Émile avait acheté un âne : cinq francs, la petite charrette comprise. Une bonne affaire ! Ce que le vendeur avait omis de préciser, c’est que l’âne, ayant appartenu au facteur, s’arrêtait obstinément devant la porte de chaque maison…
Le lendemain, il pleut, il fait gris. Ce n’est absolument pas un temps pour peindre ou relever un croquis. Tant pis, nous allons à Canaules. Le plus petit de mes garçons est du voyage. Etonnamment, je ne suis jamais venue ici alors que j’ai grandi tout près. Germaine et Émile s’y sont installés en 1937 comme vignerons métayers dans une petite ferme du village. Mon père nous emmène dans la rue où il est né, une camionnette bleue est garée devant ce qui a été sa première maison. Seule trace de vie dans cette après-midi humide. En face de la petite maison, une ruelle conduit dans la cour de la ferme qui était celle de ses grands-parents, Émile et Germaine. La maison au fond à gauche, la grange, la remise sont toujours là ; le bâtiment à droite où Émile faisait le vin a été démoli. J’essaye d’imaginer. Mon père nous indique où se trouvait le petit balcon avant qu’il ne soit démonté en même temps que l’escalier qui conduisait à la maison. Pas de chichi, on entrait directement dans la cuisine, à gauche la chambre d’Émile et Germaine, au-dessus de grands greniers fermés, sous l’escalier l’abreuvoir du cheval. A ce stade, pas simple de prendre carnet et crayon : d’un côté des souvenirs vieux de soixante ans, et de l’autre, l’impatience d’un bonhomme de 4 ans.
Mon père est touché par la transformation des lieux, des passages, de tout ce à quoi Émile apportait tant de soin. Les pierres des vieilles maisons tiennent bon et les crépis ont toujours cet air d’ici, mais c’est vrai que l’œil doit trier. Il doit se faire un chemin entre les herbes folles et les objets entreposés. Je me dis que, des lieux où l’on a grandi, seuls les souvenirs nous appartiennent vraiment.

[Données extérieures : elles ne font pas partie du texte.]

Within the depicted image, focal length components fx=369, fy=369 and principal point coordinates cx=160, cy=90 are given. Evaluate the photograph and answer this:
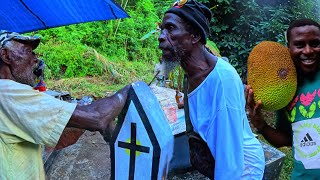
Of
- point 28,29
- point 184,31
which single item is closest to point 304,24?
point 184,31

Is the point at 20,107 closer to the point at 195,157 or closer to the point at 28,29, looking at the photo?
the point at 195,157

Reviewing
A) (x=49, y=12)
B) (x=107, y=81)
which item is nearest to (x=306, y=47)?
(x=49, y=12)

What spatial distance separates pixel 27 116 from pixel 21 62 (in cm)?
33

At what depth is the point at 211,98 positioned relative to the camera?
1688mm

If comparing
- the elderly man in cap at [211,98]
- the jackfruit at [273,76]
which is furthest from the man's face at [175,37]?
the jackfruit at [273,76]

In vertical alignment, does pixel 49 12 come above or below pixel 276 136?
above

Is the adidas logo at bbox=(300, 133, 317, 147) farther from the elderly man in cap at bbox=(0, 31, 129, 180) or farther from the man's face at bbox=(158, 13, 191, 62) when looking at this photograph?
the elderly man in cap at bbox=(0, 31, 129, 180)

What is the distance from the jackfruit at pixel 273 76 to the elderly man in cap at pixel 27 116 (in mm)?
656

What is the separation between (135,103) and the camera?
1737 mm

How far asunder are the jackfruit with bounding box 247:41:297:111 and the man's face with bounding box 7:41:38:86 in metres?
1.11

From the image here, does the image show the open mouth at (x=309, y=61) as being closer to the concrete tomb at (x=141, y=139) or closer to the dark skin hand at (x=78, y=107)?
the concrete tomb at (x=141, y=139)

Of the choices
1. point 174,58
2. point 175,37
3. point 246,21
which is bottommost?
point 174,58

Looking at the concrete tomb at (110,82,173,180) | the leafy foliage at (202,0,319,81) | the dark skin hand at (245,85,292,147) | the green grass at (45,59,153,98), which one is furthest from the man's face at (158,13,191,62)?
the green grass at (45,59,153,98)

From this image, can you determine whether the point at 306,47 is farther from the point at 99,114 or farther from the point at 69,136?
the point at 69,136
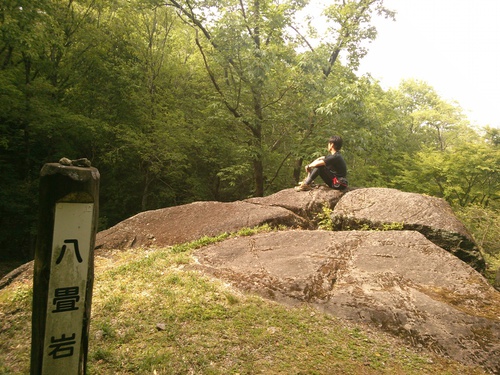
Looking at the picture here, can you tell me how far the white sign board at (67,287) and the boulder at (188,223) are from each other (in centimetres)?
421

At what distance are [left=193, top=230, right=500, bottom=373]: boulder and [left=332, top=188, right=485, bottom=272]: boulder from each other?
703 mm

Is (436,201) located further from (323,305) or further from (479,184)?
(479,184)

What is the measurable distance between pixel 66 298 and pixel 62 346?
1.27 ft

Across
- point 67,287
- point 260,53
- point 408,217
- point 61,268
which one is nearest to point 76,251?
point 61,268

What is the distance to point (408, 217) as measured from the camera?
6090 millimetres

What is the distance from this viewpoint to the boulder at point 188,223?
6824 mm

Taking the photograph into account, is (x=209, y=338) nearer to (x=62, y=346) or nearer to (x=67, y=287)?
(x=62, y=346)

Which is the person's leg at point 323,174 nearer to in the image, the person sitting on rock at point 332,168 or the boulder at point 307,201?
the person sitting on rock at point 332,168

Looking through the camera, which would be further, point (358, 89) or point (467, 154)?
point (467, 154)

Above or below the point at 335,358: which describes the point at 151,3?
above

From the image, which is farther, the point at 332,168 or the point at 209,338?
the point at 332,168

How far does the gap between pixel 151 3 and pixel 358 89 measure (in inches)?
351

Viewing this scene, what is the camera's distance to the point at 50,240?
2371 mm

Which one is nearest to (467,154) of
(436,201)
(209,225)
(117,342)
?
(436,201)
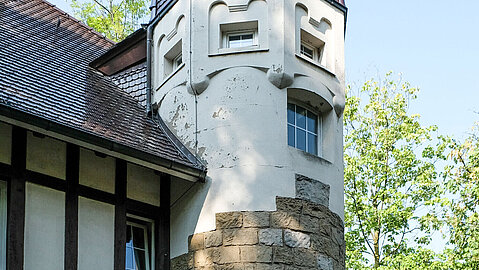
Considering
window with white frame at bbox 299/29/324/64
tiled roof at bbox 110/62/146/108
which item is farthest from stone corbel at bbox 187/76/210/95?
window with white frame at bbox 299/29/324/64

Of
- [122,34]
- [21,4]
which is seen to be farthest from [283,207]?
[122,34]

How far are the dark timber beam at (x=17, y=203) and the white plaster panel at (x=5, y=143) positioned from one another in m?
0.05

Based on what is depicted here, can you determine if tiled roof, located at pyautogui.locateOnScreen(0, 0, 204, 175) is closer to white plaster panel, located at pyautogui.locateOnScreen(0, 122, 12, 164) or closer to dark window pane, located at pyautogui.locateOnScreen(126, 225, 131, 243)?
white plaster panel, located at pyautogui.locateOnScreen(0, 122, 12, 164)

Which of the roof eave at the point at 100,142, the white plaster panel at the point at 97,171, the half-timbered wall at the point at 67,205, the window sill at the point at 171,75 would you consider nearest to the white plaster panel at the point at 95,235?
the half-timbered wall at the point at 67,205

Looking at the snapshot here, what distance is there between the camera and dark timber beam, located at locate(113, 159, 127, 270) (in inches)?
448

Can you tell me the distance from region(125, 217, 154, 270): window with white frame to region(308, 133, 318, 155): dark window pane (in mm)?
2348

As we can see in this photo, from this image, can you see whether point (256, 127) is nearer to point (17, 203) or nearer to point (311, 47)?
point (311, 47)

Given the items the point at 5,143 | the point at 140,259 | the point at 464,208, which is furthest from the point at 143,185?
the point at 464,208

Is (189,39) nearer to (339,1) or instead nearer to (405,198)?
(339,1)

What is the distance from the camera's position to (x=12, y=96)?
35.8ft

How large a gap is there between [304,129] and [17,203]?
4135 millimetres

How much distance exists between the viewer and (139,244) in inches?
473

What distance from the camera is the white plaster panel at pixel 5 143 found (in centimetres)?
1054

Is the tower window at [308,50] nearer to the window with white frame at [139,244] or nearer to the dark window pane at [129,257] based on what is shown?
the window with white frame at [139,244]
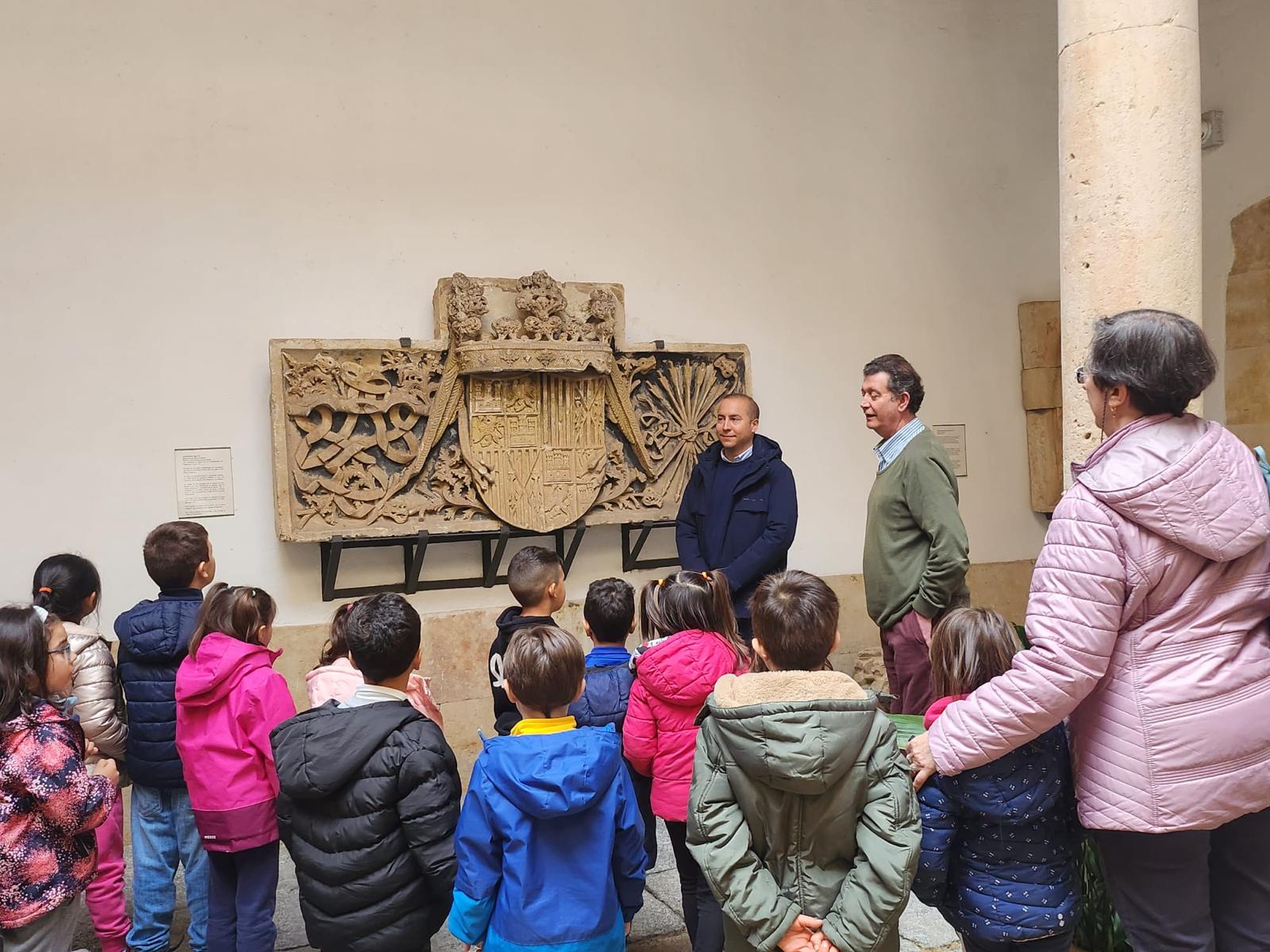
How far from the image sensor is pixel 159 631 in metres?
3.15

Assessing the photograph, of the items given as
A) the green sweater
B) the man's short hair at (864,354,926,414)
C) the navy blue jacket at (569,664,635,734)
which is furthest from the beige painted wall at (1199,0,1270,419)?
the navy blue jacket at (569,664,635,734)

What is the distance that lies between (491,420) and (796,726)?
10.9ft

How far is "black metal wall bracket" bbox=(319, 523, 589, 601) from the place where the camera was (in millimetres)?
4793

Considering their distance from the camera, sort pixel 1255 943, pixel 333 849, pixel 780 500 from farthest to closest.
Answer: pixel 780 500
pixel 333 849
pixel 1255 943

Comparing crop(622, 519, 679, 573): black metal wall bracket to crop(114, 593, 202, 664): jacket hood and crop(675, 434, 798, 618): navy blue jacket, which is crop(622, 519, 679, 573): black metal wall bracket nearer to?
crop(675, 434, 798, 618): navy blue jacket

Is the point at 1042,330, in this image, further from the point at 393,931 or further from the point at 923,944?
the point at 393,931

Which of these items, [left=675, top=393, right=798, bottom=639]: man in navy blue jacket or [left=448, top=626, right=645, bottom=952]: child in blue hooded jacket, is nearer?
[left=448, top=626, right=645, bottom=952]: child in blue hooded jacket

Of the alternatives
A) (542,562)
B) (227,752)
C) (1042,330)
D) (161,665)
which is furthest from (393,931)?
(1042,330)

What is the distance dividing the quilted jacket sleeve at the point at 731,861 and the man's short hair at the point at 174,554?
6.33ft

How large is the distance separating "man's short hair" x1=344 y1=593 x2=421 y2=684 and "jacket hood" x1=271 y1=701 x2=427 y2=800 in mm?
108

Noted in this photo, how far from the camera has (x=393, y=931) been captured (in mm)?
2322

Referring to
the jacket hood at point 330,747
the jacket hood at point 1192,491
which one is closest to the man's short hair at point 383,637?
the jacket hood at point 330,747

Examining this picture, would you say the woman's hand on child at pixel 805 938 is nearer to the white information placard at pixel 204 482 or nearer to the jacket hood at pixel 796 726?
the jacket hood at pixel 796 726

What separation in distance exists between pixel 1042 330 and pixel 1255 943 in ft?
16.2
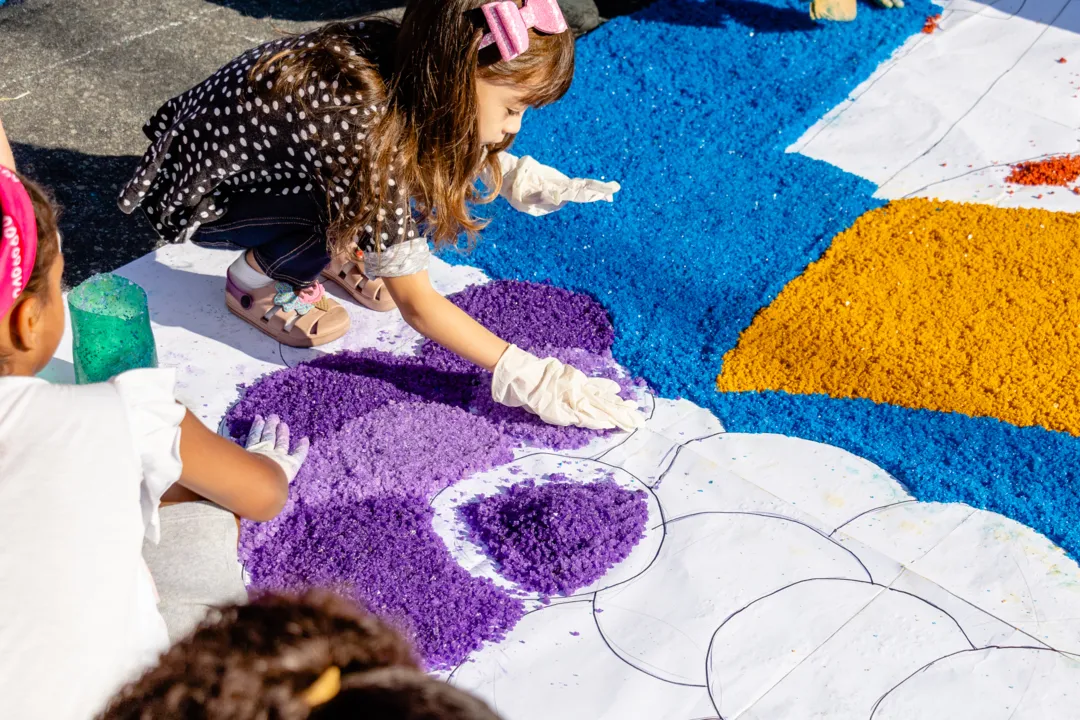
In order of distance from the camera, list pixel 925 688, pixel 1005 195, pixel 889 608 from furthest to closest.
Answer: pixel 1005 195 < pixel 889 608 < pixel 925 688

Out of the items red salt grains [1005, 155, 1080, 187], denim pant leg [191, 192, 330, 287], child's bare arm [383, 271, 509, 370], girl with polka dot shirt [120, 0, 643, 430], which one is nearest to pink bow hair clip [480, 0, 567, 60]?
girl with polka dot shirt [120, 0, 643, 430]

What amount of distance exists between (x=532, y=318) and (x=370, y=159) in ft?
1.72

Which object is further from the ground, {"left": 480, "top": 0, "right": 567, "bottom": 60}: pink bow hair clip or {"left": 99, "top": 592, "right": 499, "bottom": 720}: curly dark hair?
{"left": 480, "top": 0, "right": 567, "bottom": 60}: pink bow hair clip

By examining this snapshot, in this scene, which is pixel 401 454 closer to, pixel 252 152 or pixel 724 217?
pixel 252 152

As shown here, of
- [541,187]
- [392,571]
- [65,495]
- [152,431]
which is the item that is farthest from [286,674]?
[541,187]

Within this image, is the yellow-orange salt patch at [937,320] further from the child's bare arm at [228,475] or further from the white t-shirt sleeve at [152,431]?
the white t-shirt sleeve at [152,431]

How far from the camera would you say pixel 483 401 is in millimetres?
1947

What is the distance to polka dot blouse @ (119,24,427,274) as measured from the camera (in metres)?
1.78

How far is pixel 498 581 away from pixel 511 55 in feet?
2.75

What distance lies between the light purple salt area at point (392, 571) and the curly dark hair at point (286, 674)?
2.16ft

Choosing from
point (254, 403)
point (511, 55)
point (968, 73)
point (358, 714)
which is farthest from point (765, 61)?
point (358, 714)

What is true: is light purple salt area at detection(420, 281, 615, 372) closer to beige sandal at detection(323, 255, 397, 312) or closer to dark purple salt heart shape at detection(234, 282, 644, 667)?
dark purple salt heart shape at detection(234, 282, 644, 667)

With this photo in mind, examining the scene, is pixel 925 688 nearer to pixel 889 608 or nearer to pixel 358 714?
pixel 889 608

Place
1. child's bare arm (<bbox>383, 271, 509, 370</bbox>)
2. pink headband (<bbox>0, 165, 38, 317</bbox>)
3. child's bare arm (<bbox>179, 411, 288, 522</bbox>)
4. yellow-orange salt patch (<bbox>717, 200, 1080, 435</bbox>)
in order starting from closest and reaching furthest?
pink headband (<bbox>0, 165, 38, 317</bbox>)
child's bare arm (<bbox>179, 411, 288, 522</bbox>)
child's bare arm (<bbox>383, 271, 509, 370</bbox>)
yellow-orange salt patch (<bbox>717, 200, 1080, 435</bbox>)
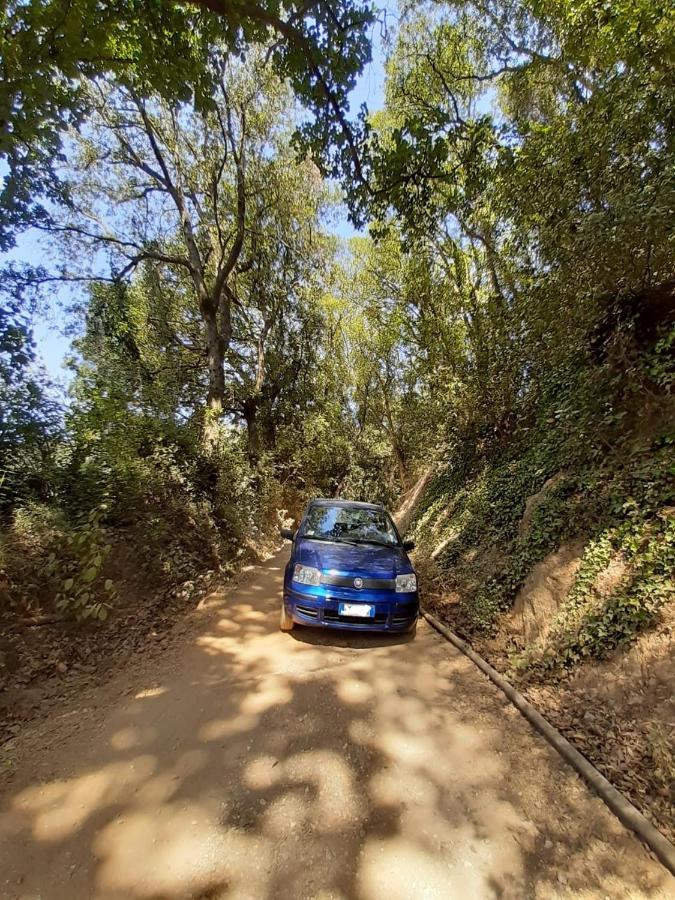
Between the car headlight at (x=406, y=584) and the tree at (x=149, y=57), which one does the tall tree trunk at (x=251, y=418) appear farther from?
the car headlight at (x=406, y=584)

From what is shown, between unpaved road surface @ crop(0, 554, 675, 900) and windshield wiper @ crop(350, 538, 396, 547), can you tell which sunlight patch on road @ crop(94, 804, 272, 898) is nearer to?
unpaved road surface @ crop(0, 554, 675, 900)

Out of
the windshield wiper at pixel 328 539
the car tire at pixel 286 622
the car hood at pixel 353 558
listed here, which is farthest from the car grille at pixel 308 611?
the windshield wiper at pixel 328 539

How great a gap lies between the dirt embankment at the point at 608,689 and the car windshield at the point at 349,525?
1784 millimetres

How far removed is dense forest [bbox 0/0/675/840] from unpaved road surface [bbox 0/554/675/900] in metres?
0.61

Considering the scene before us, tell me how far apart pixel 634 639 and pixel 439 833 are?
7.49 feet

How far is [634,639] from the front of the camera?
10.3 ft

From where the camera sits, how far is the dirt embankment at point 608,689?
238 centimetres

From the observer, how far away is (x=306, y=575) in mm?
4316

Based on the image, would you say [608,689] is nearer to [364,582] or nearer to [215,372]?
[364,582]

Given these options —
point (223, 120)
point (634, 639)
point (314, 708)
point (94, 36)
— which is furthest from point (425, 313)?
point (314, 708)

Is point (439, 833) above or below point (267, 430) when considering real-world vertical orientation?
below

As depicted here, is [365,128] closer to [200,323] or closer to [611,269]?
[611,269]

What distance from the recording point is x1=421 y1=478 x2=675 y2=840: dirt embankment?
2.38 meters

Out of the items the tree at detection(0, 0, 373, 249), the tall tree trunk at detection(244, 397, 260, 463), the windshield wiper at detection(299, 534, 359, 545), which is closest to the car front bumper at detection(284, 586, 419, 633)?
the windshield wiper at detection(299, 534, 359, 545)
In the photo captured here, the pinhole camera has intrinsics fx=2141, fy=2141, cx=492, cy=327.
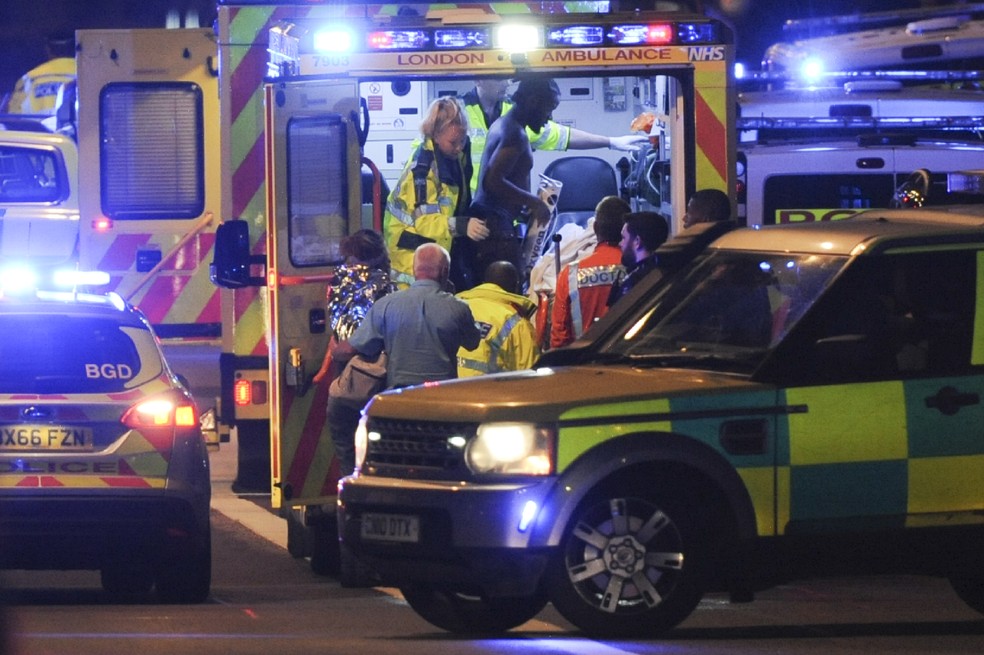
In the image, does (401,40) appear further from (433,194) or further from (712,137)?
(433,194)

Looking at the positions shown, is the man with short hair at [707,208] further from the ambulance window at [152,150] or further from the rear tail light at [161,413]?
the ambulance window at [152,150]

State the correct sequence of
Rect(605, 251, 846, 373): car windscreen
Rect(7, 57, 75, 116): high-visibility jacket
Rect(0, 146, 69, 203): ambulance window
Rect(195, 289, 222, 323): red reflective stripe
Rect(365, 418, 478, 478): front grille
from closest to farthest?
Rect(365, 418, 478, 478): front grille, Rect(605, 251, 846, 373): car windscreen, Rect(195, 289, 222, 323): red reflective stripe, Rect(0, 146, 69, 203): ambulance window, Rect(7, 57, 75, 116): high-visibility jacket

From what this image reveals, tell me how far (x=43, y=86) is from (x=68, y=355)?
46.4 ft

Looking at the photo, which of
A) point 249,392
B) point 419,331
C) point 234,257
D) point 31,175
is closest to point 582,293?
point 419,331

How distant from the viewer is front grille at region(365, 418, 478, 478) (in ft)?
24.5

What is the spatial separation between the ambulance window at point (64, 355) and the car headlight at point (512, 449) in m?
2.23

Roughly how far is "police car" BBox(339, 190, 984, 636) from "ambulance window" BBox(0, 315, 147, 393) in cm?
162

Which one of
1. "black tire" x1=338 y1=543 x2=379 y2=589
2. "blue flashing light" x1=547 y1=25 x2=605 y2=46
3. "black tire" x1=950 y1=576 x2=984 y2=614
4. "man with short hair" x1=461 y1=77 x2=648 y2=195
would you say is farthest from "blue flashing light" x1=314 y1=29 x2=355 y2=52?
"black tire" x1=950 y1=576 x2=984 y2=614

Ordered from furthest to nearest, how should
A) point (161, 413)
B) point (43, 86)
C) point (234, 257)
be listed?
1. point (43, 86)
2. point (234, 257)
3. point (161, 413)

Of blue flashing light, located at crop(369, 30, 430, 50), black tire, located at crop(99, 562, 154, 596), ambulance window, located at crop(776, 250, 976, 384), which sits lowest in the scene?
black tire, located at crop(99, 562, 154, 596)

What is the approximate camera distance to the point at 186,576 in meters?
9.31

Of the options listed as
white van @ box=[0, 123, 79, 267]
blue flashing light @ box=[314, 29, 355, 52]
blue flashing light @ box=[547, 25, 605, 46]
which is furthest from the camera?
white van @ box=[0, 123, 79, 267]

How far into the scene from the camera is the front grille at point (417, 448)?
24.5 feet

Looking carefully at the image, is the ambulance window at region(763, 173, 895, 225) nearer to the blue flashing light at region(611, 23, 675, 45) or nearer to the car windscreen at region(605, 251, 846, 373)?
the blue flashing light at region(611, 23, 675, 45)
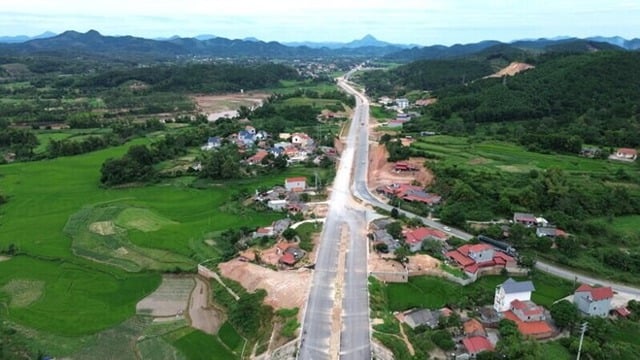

Mon père nous raconte qu’à leur arrivée à Canaules, Émile avait acheté un âne : cinq francs, la petite charrette comprise. Une bonne affaire ! Ce que le vendeur avait omis de préciser, c’est que l’âne, ayant appartenu au facteur, s’arrêtait obstinément devant la porte de chaque maison… Dans les souvenirs de mon père, il y a aussi les bonbons qu’Hortense, la mère de Germaine, lui achetait au petit Casino du village et qu’elle cachait dans les poches de son tablier. En remontant la rue pour aller voir, nous passons devant le chemin qui conduisait au presbytère. Une jolie maison fait l’angle, avec ses façades ocre bordées de blanc.
J’ai ouvert grand mes yeux et ma mémoire mais je n’ai rien dessiné sur place pour cette première étape. Je me dis que c’est pour repérer, qu’il n’y a pas assez de temps et que le temps n’est pas assez beau. A la maison, j’écris, au kilomètre, sur mon petit cahier orange. Et je dessine d’après mes photos. Ce n’est pas si mal, ça me donne confiance : la peur de gâcher le beau carnet aux grandes pages s’éloigne. Pourtant ce n’est pas l’idéal car je veux saisir l’instant ; il faut que je trouve le moyen de dessiner plus vite.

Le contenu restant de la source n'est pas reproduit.